ACTIVIST-LAWYER Femi Falana (SAN) has urged the Economic and Financial Crimes Commission (EFCC) and the Independent Corrupt Practices and Other Related Offences Commission (ICPC) to investigate the alleged disappearance of $12.2 billion from under former President Ibrahim Babangida.
Falana also sought investigation into the $16 billion purportedly spent on generating electricity as promised by President Muhammadu Buhari.
Falana made the request in a keynote address delivered yesterday at the conference on “Agenda setting for citizens’ interaction with stolen assets recovery: Abacha loot recovery and utilisation as case study” organised by the Human and Environmental Development Agenda (HEDA) in Abuja.
Falana noted the delay in probing into the matter as the government claimed not to have located the report of the Pius Okigbo Panel on reorganisation of the Central Bank of Nigeria (CBN).
He advised the government to take advantage of a human rights body which has found a copy of the report and which he said would not hesitate to collaborate with the anti-graft agencies if there is the will to investigate the missing fund.
Falana said: “Many Nigerians have indeed wondered why the anti-graft agencies have not investigated the disappearance of the sum of $12.2 billion under the Gen. Ibrahim Babangida military junta.
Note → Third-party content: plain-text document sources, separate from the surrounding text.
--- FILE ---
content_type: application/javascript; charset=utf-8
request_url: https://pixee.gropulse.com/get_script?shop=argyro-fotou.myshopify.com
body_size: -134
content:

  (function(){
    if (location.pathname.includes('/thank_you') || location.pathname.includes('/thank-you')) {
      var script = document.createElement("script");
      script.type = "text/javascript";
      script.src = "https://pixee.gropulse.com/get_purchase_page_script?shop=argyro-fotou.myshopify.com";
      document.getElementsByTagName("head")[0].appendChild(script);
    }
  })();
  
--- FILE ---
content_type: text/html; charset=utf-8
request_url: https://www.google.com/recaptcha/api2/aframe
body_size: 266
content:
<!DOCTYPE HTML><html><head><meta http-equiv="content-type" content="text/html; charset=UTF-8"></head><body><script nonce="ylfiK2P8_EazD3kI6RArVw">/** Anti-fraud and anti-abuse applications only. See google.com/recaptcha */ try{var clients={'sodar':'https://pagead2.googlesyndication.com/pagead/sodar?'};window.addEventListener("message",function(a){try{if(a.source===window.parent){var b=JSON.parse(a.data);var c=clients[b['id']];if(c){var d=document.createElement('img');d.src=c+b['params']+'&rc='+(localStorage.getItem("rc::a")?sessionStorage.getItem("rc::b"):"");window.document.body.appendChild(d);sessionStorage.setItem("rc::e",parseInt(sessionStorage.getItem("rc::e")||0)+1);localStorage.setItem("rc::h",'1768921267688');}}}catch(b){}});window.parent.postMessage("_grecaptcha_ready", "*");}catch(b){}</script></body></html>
“A few years ago, the SERAP and other 5 other NGOs sought to compel the federal government to recover the huge fund. But the federal high court struck out the case for want of locus standi on the part of the plaintiffs. But since the anti-graft agencies have the statutory power to recover stolen public money it is high time that the missing $12.2 billion is traced.
“During the electioneering campaign last year, President Buhari threatened to probe the $16 billion allegedly purportedly spent on generating electricity in the country. This allegation ought to be investigated without any further delay.”
He recalled that after the death of the then military Head of State, the late Gen. Sani Abacha on June 8, 1998, his successor, Gen. Abdulsalami Abubakar ordered a probe into the looting of the (CBN) from 1993-1998.
He said at the end of the enquiry, it was established that the late General Abacha stole over $5 billion from the vaults of the CBN through his National Security Adviser (NSA), Mr. Mohammed Gwazo, adding that a substantial part of the stolen fund has since been traced to over 140 bank accounts in western countries and some remote islands in the world.
He stated: “Based on report of the investigation the Federal Government recovered $635 million, £75 million, DM 30 million and N9 billion as well as several vehicles and properties in Abuja, Lagos and Kano together with 40 per cent interests in West African Refinery in Sierra Leone. Other assets were recovered from the family and associates of the late Gen Abacha.
“The forfeited assets were promulgated into law and signed by Gen. Abubakar on 26th May 1999. I have since confirmed that all the funds and assets listed in the Schedule to the Forfeiture of Assets, Etc. (Certain Persons) Decree no 53 of 1999 had been recovered and forfeited to the Federal Government.
“Upon the restoration of civil rule in May 1999 the Olusegun Obasanjo Administration embarked on the recovery of the remaining Abacha loot. At page 495 of the second volume of his book entitled ‘My Watch’ former President Obasanjo stated that ‘…by the time I left office in May 2007 (sic), over $2 billion and £100 million had been recovered from the Abacha family abroad, and well as N10 billion in cash and properties locally.’
“Under the Goodluck Jonathan administration the recovery efforts continued and more of the loot was recovered. According to the government, its efforts led to the recovery of $226.3 million from Liechtenstein in addition to the €7.5 million that was recovered from an associated company of the Abacha’s in Liechtenstein. The Federal Government also recovered and repatriated the sum of £22.5 million confiscated from an associate of the Abacha family by the Authorities of the Island of Jersey.”